Historic Large Eruption of Mona Loa Creates Photographic Paradise

News | By Stephan Jukic | November 29, 2022

The vast Mona Loa volcano on the big island of Hawaii may be turning a certain part of its surrounding landscape into a vision of biblical hell right now, but for photography, it’s creating a visual paradise.

On late Sunday, the enormous and ancient shield volcano of Mona Loa on the Big Island of Hawaii started erupting for the first time in nearly 40 years.

The massive outpouring of magma and lava came as no surprise to the Island’s inhabitants or to geologists, since it has been a long-anticipated part of an eruptive process that has been mostly ongoing for the last 700,000 years or so.

Nonetheless, the state government of Hawaii has initiated an “all-hands emergency response” and opened up refuge shelters as a voluntary option for people who feel threatened by these most recent lava flows.

Despite this, the situation isn’t yet considered threatening and no mandatory evacuation orders have been put in place anywhere.  

Regardless of the current calm about the evolving situation, the bottom line is that huge magma fountains are shooting out of the volcanic summit right now and repaving the surrounding landscape with vast rivers of lava.

For people living close to the summit, it’s a potential nightmare. For regional politicians and emergency services workers, it’s a mountain of new work and possible worries.
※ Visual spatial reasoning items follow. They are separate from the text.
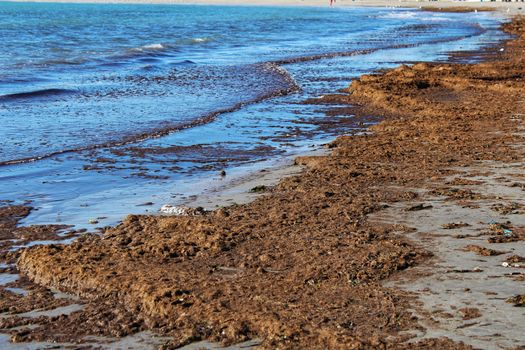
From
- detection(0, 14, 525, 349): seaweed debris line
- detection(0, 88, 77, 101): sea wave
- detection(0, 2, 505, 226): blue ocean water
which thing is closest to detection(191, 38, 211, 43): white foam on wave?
detection(0, 2, 505, 226): blue ocean water

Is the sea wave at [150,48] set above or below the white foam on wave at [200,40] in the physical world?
above

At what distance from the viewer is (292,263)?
583cm

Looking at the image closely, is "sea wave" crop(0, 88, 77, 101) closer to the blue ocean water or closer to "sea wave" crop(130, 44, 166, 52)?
the blue ocean water

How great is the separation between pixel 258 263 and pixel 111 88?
13.8m

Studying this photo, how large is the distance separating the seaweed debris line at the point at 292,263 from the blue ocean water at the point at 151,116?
44.7 inches

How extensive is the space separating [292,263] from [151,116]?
8735 mm

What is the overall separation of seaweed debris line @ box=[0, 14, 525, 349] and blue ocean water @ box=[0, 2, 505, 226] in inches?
44.7

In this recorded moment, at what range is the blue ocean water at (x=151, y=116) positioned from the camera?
8.82 m

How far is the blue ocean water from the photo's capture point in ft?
28.9

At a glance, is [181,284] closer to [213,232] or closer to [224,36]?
[213,232]

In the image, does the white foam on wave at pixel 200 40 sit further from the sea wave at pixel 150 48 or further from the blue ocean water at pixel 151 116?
the blue ocean water at pixel 151 116

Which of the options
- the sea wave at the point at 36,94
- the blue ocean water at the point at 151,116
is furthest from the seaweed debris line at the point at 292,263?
the sea wave at the point at 36,94

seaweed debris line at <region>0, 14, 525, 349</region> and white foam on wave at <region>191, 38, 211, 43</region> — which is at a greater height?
seaweed debris line at <region>0, 14, 525, 349</region>

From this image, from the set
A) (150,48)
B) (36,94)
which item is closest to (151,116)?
(36,94)
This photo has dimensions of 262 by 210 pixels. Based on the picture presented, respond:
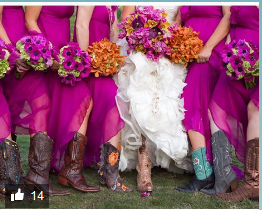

For photographers of all kinds, however, the newest Mona Loa eruption is a boon for spectacular imagery.

mona loa erupting

mona loa erupting mona loa erupting

This doesn’t just apply to people taking photos of the eruption process. Videographers, documentary filmmakers and random amatuers have all started creating some spectacular photos and videos of the vast, ponderous volcano’s new show.

NOAA has also gotten in on the visual documentation spectacle as part of its essential mandate.

The National Oceanic and Atmospheric Administration shared photos of the eruption captured by its NOAA Satellites program from orbit. These have been posted to NOAA’s Satellites Twitter feed and are also worth a look.

Then there was the work of the National Weather Service Honolulu office, which has posted some truly surreal photos of its own to its NWSHonolulu Twitter feed.

New agencies from around the world, from Newsweek to Reuters to the Washington Post have all published their own coverage of this historical geological spectacle, and we’ll see what else emerges from the heat in the coming days.

Some of the amateur footage and still shots filtering onto the internet of the geological event are also very impressive. As one Twitter user recently exclaimed in a post with several personal shots of Mona Loa’s fury coming to life:

“Mauna Loa erupting at sunrise is literally the most amazing thing I’ve ever seen,”

Another eyewitness comment about the eruption’s emotional effect nicely sums things up,

“She’s awake!”

After a 40-year nap, the world’s largest terrestrial shield volcano is indeed awake and showing some powerful fury. Let’s hope it doesn’t take its temperamental change to wholly new extremes.